Предлагаемый способ выявления мутаций к макролидным антибиотикам у Mycoplasma genitalium и Mycoplasma pneumoniae с помощью ПЦР-РВ с эффектом гашения флуоресценции зонда праймером обеспечивает следующие преимущества:
1. Позволяет выявлять любые нуклеотидные замены в позициях 2058, 2059 и 2611 в гене 23S рРНК Mycoplasma genitalium и Mycoplasma pneumoniae с помощью анализа кривых плавления зондов непосредственно после проведения амплификации в мультиплексном формате с использованием уникальных праймеров и зондов.

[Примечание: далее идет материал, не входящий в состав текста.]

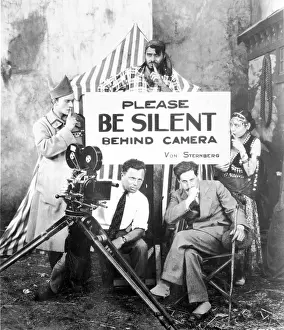 Betz: Josef von Sternberg during the shooting ?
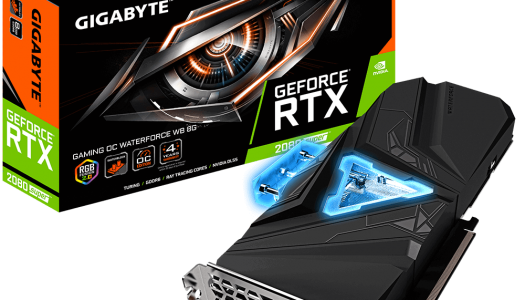 Gigabyte anuncia su nueva GeForce RTX 2080 Super Gaming OC Waterforce WB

2. Благодаря высокой чувствительности и специфичности может использоваться не только для анализа культивированных штаммов, но и для прямой диагностики в образцах клинического материала.
3. Может являться дополнительным инструментом в тактике подбора адекватной терапии, особенно в случаях возникновения вспышек в организованных коллективах, вызванных Mycoplasma pneumoniae.

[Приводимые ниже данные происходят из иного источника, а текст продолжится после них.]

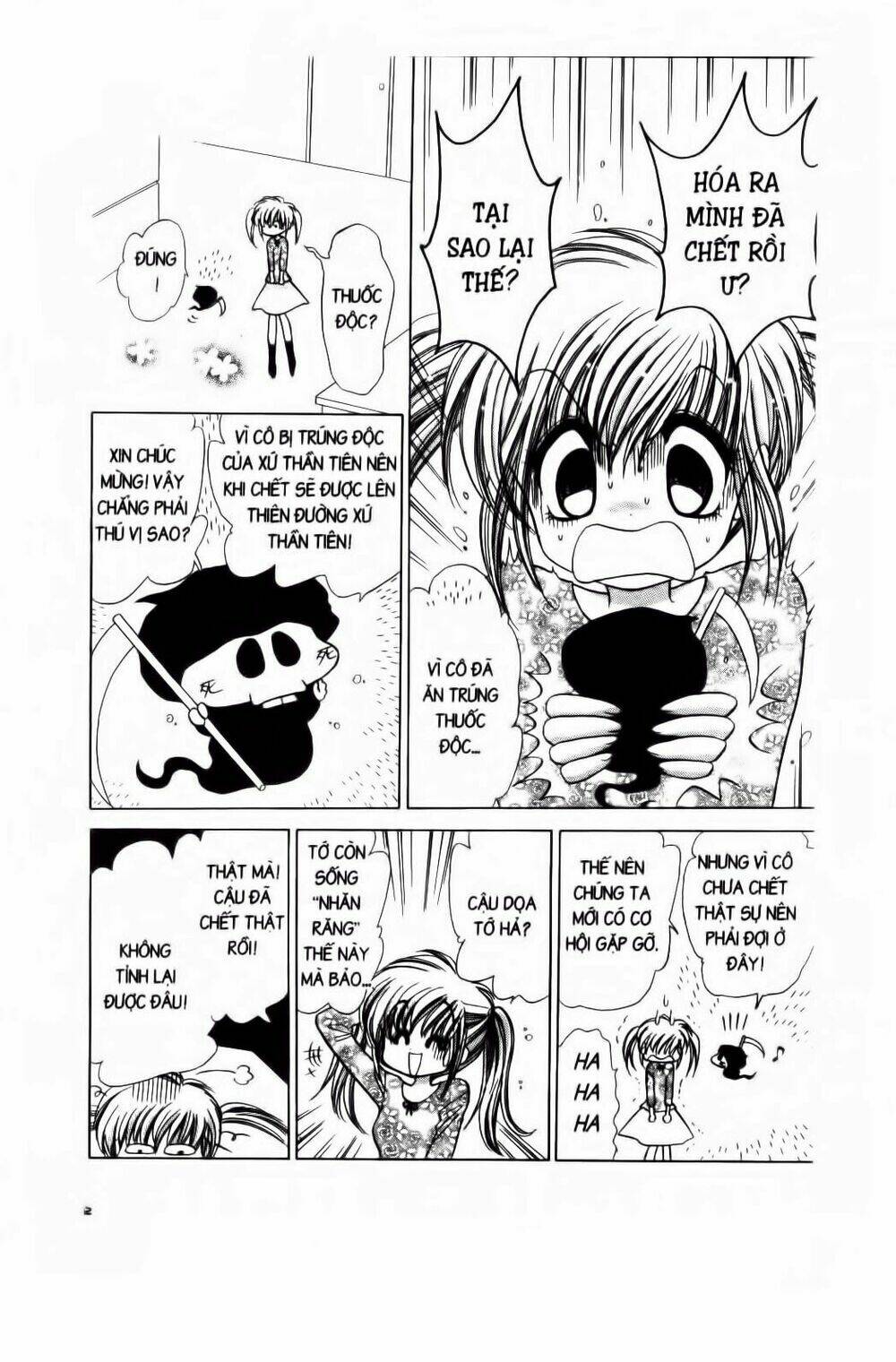 Chiếc Ly Kỳ Diệu Chapter 19 - Trang 2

4. Предложенный способ может быть использован для прогнозирования возможной устойчивости к антибиотикам при наличии неуспехов терапии.

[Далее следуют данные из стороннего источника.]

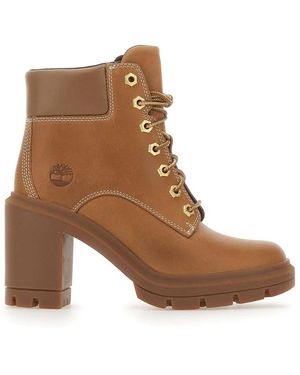 Timberland Heeled Boots - Marrón
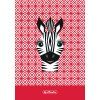 Desky na písmena Cute Animals Zebra – pro prvňáčky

5. Позволяет снизить трудозатраты и время анализа за счет использования технологии ПЦР в режиме реального времени.
Способ выявления мутаций, приводящих к резистентности у Mycoplasma genitalium и Mycoplasma pneumoniae к макролидным антибиотикам, включающий амплификацию выделенной ДНК исследуемого образца, ПЦР-амплификацию мишени: 2058 и 2059 позиции гена 23S рРНК Mycoplasma genitalium, оценку кривых плавления зондов на детектируемом канале FAM, отличающийся тем, что в реакционную пробирку в мультиплексном варианте добавляют пару праймеров и один зонд для каждой позиции М. pneumoniae и М. genitalium. Для детекции мутаций в мультиплексном варианте в двух целевых участках гена 23S рРНК М. pneumoniae и М. genitalium, включающих позиции 2058-2059 и 2611, добавляют два реверсных праймера для М. pneumoniae: Mpn2611-Rv AAGCAACACTCTTCAATCTTCC(T-BHQ1)А и Mpn2059-Rv3 ATCAATATTATGCTACAGTAAAGCT(T-BHQ1)CAG, а также два реверсных праймера для М. genitalium: Mge2611-Rev AGCAAAGCTCTTCAATCTTCC(T-BHQ1)G и Mge2059-Rv3 ATCAATATTATGCTACAGTAAAGCT(T-BHQ1)CACG; для детекции целевой последовательности, располагающейся внутри участка связывания праймеров, разрабатывают два олигонуклеотидных зонда, содержащих флуорофоры (FAM и R6G) на 3'-конце и полностью комплементарные последовательностям 23S рДНК дикого типа, содержащих флуорофоры (FAM и R6G) для каждой детектируемой мишени 2058, 2059, а также 2611 позиции гена 23S рРНК Mycoplasma genitalium или Mycoplasma pneumoniae, проводят амплификацию ДНК-мишени с последующим этапом плавления зондов, при этом визуально оценивают полученные пики одновременно на двух детектируемых каналах FAM и JOE (R6G), сравнивают температуры плавления полученных пиков с контрольными образцами и делают вывод о наличии мутации в исследуемом образце: если на канале FAM исследуемый образец имеет Tm = 62°С±0,3°С, это свидетельствует о наличии «дикого» фенотипа - без мутации; если Tm = 52°С±0,3°С, это свидетельствует о наличии мутации A2058/2059G; если Tm = 55°С±0,3°С, это свидетельствует о наличии мутации А2059С; если Tm = 56,8°С±0,3°С, это свидетельствует о наличии мутации А2058С; если на канале JOE (R6G) исследуемый образец имеет Tm = 62°С±0,3°С, это свидетельствует о наличии «дикого» фенотипа - без мутации; если Tm = 53°С±0,3°С, это свидетельствует о наличии мутации A2611G; если Tm = 54,5°С±0,3°С, это свидетельствует о наличии мутации А2611Т.